The article below is about the Dragon Ball Super remake. List everything that Akio Iyoku says the remake includes.

• _Document passage_:
..............................
Dragon Ball Super's Remake Just Picked a Side in the Manga vs Anime Debate

Fill Nuc
Fill Nuc
Mar 7, 2026Anime
Dragon Ball
Beerus sitting on a rocky cliff eating a bowl of food while Whis stands beside him smiling, overlooking a lush green Earth landscape with cherry blossom petals drifting through the air

The Remake Is Officially Manga-Faithful

If you've been following the Dragon Ball Super: Beerus announcements, you probably caught the big detail that dropped this week. The official website for the upcoming remake now explicitly states it will deliver "a more faithful representation of the original manga." Not just a visual upgrade. Not just a remaster with prettier colors. They're rebuilding the story around Toyotarou and Toriyama's manga.

More Than a Fresh Coat of Paint

Let's be clear about what "ENHANCED edition" actually means here. According to Akio Iyoku, Executive Producer of the Dragon Ball series, this remake includes a massive volume of newly added cuts, completely re-rendered footage, freshly recorded voice work, new score and sound effects, and a fully reconstructed narrative. That last part is the one that matters most. They're not just making the old anime look nicer. They're changing the story to align with the manga. This makes strategic sense when you zoom out. Toei already announced Dragon Ball Super: The Galactic Patrol, which will adapt the Moro arc from the manga. If they're building toward a continuous manga-faithful anime going forward, the Beerus Saga remake is where the foundation gets laid. You can't jump to the Galactic Patrol arc if your anime continuity is built on a different version of events.
..............................
• _Material supplied_:
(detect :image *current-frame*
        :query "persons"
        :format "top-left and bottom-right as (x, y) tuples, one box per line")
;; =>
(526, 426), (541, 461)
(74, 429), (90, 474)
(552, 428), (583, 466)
..............................
• _Solution for this task_:
- A massive volume of newly added cuts
- Completely re-rendered footage
- Freshly recorded voice work
- New score and sound effects
- A fully reconstructed narrative